Do We Really Know What We Think We Know?

  1. Socrates: Consider, do you not think it a sound statement that one must not value all the opinions of people but some and not others, nor the opinions of all people but those of some and not others? What do you say? Is this not well said?
    Crito: It is.
  2. Socrates: One should value the good opinions, and not the bad ones?
    Crito: Yes.
    Socrates: The good opinons are those of wise people, the bad opinions those of foolish ones.
    Crito: Of course.
  3. Socrates: Come then, what of statements such as this: Should a person professionally engaged in physical training pay attention to the praise and blame and opinion of anyone, or to those of one person only, namely a doctor or trainer?

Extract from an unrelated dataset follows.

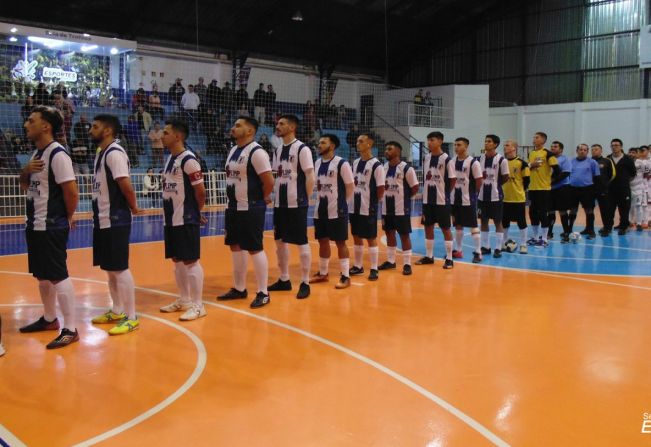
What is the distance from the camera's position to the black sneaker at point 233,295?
6961mm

    Crito: To those of one only.
  4. Socrates: The person in training should therefore fear the blame and welcome the praise of that one individual, and not those of the many?
    Crito: Obviously.
    Socrates: This person must then act and exercise, eat and drink in the way the one, the trainer and the one who knows, thinks right, not all the others?
    Crito: That is so.
    Socrates: Very well. And if this person disobeys the one, disregards the opinions and praises while valuing those of the many who have no knowledge, will he or she not suffer harm?
    Crito: Of course.
    Socrates: What is that harm, where does it tend, and what part of the person who disobeys does it affect?
    Crito: Obviously the harm is to his body, which it ruins.

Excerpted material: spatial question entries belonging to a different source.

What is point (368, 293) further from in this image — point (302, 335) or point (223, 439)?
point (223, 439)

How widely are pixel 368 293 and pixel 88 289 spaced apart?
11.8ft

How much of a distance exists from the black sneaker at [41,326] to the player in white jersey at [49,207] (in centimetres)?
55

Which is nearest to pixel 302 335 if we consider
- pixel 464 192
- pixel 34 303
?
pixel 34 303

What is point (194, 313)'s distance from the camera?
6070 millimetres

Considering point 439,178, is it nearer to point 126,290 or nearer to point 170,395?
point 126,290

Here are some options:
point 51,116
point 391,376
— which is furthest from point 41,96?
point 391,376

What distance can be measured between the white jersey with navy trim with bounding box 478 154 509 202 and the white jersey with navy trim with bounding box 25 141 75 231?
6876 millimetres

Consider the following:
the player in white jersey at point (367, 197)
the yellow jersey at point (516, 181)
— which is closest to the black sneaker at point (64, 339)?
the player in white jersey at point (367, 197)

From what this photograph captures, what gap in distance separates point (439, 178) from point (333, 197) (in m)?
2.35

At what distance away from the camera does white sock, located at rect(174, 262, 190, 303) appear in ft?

  5. Socrates: Well said. So with other matters … and certainly with actions just and unjust, shameful and beautiful, good and bad, about which we are now deliberating, should we follow the opinion of the many and fear it, or that of the one — if there is one who has knowledge of these things and before whom we feel fear and shame more than before all the others. If we do not follow the directions of this person, we shall harm and corrupt that part of ourselves that is improved by just actions and destroyed by unjust actions. Or is there nothing in this?

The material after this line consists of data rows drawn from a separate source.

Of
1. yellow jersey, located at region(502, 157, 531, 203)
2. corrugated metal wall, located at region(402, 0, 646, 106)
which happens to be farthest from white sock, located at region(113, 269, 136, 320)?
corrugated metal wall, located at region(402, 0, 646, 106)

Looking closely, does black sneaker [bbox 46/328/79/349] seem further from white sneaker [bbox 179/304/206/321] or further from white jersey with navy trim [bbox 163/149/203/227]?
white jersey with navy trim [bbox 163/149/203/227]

    Crito: I think there certainly is, Socrates.
  6. Socrates: Come now, if we ruin that which is improved by health and corrupted by disease by not following the opinions of those who know, is life worth living for us when it is ruined? And that is the body, is it not?
    Crito: Yes.
    Socrates: And is life worth living with a body that is corrupted and in bad condition?
    Crito: In no way.
  7. Socrates: And is life worth living for us with that part of us corrupted that unjust action harms and just action benefits? Or do we think that part of us, whatever it is, that is concerned with justice and injustice, is inferior to the body?
    Crito: Not at all.
    Socrates: It is more valuable?
    Crito: Much more.
  8. Socrates: We should not then think so much of what the majority will say about us, but what that person will say who understands justice and injustice, the one, that is, and the truth itself. So that … you were wrong to believe that we should care for the opinion of the many about what is just, beautiful, good, and their opposites.